EXERCISE DIRECTIONS
Quote these lines exactly: the one that holds "Of [314,212] and" and every line after it to the end of the material below. Skip pictures.

======== DATA FOR THIS TASK ========

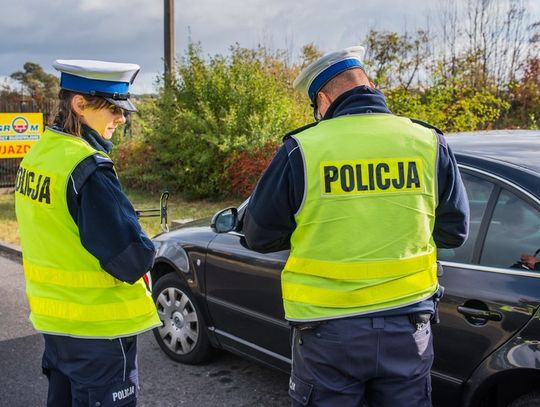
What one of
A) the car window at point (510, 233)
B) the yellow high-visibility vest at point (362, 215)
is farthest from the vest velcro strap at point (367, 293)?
the car window at point (510, 233)

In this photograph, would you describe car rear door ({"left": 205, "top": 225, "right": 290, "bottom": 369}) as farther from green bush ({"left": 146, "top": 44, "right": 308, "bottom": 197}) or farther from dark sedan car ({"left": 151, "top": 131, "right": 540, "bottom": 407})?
green bush ({"left": 146, "top": 44, "right": 308, "bottom": 197})

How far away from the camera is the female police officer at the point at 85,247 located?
1979 millimetres

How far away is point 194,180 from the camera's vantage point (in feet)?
36.9

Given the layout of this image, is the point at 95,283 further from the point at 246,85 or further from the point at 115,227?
the point at 246,85

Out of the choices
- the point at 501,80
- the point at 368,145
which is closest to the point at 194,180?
the point at 501,80

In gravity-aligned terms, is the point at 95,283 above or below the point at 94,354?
above

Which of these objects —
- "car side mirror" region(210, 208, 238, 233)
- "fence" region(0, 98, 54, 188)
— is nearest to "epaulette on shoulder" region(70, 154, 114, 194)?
"car side mirror" region(210, 208, 238, 233)

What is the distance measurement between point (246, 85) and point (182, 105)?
1460 mm

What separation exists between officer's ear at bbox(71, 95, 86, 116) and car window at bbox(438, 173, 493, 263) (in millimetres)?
1720

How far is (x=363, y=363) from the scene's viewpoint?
1850 millimetres

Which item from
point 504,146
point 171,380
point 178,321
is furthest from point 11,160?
point 504,146

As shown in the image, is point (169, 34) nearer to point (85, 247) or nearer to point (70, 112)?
point (70, 112)

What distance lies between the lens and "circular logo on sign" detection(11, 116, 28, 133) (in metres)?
12.9

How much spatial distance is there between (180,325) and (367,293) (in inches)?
99.6
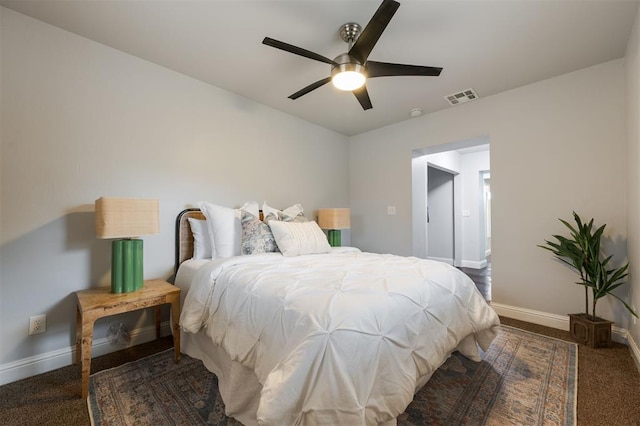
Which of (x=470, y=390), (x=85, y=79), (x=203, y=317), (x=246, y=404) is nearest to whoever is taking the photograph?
(x=246, y=404)

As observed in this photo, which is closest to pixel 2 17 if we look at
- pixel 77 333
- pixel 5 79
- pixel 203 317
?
pixel 5 79

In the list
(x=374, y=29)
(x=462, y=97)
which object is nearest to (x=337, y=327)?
(x=374, y=29)

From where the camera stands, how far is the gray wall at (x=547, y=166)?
7.86ft

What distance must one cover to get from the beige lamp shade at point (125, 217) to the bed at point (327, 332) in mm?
569

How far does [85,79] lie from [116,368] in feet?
7.33

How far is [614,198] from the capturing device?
238cm

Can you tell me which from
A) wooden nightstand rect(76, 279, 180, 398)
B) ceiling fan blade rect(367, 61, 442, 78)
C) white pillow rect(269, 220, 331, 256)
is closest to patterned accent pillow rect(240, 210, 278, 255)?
white pillow rect(269, 220, 331, 256)

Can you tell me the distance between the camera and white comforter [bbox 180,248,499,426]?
38.9 inches

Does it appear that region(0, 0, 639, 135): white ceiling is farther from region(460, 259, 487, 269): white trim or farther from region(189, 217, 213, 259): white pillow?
region(460, 259, 487, 269): white trim

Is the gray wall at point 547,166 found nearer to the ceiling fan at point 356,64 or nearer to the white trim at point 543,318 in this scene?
the white trim at point 543,318

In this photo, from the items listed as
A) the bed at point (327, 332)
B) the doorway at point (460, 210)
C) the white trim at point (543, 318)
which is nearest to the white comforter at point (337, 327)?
the bed at point (327, 332)

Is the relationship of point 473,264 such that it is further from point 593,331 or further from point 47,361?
point 47,361

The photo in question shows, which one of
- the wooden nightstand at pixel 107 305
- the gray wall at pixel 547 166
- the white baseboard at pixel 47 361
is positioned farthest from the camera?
the gray wall at pixel 547 166

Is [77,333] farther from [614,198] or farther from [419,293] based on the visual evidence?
[614,198]
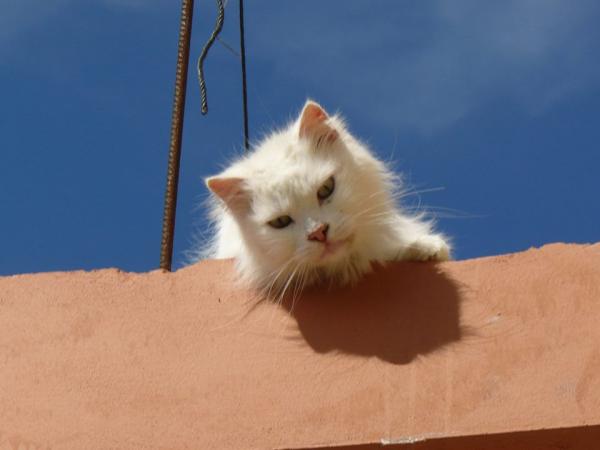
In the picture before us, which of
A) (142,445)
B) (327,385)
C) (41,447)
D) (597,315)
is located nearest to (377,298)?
(327,385)

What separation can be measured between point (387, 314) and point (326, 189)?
0.48 meters

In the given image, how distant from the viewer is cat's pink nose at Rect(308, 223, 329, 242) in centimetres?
255

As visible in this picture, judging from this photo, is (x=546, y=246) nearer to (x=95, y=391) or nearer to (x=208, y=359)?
(x=208, y=359)

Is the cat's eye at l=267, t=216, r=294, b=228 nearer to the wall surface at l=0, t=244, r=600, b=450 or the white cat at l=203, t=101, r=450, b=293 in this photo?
the white cat at l=203, t=101, r=450, b=293

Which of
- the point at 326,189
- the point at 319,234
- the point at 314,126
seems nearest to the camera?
the point at 319,234

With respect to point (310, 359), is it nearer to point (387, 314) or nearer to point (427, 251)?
point (387, 314)

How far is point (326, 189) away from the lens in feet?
8.76

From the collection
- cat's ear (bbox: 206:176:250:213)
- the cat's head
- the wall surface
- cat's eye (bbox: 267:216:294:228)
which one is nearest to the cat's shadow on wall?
the wall surface

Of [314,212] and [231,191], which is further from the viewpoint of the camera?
[231,191]

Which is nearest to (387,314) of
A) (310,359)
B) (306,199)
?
(310,359)

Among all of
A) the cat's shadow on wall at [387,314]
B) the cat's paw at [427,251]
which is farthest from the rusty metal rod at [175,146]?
the cat's paw at [427,251]

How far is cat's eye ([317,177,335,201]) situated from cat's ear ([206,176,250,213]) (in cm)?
21

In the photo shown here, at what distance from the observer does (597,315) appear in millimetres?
2178

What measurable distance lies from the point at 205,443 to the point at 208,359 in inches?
10.7
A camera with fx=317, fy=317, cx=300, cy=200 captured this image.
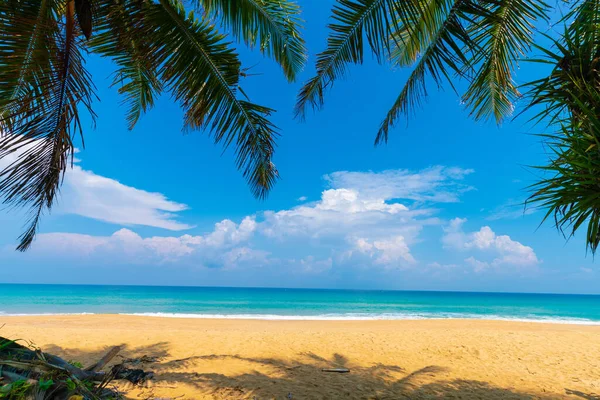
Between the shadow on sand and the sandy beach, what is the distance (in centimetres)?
2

========

SOLUTION
Of [314,212] and [231,191], which is further from the viewpoint of the camera?
[231,191]

Which is nearest to (387,314) of
A) (310,359)
B) (306,199)
?
(310,359)

Among all of
A) the cat's shadow on wall at [387,314]
B) the cat's paw at [427,251]
which is farthest from the rusty metal rod at [175,146]?
the cat's paw at [427,251]

How far is cat's eye ([317,177,335,201]) situated from cat's ear ([206,176,250,213]) (in cm)?
21

In the photo shown here, at what distance from the observer does (597,315) appear in millimetres?
2178

What measurable distance lies from the point at 205,443 to the point at 208,359 in inches?
10.7
A camera with fx=317, fy=317, cx=300, cy=200 captured this image.
Between the shadow on sand and the sandy beach, what is the distance (in centimetres)?
2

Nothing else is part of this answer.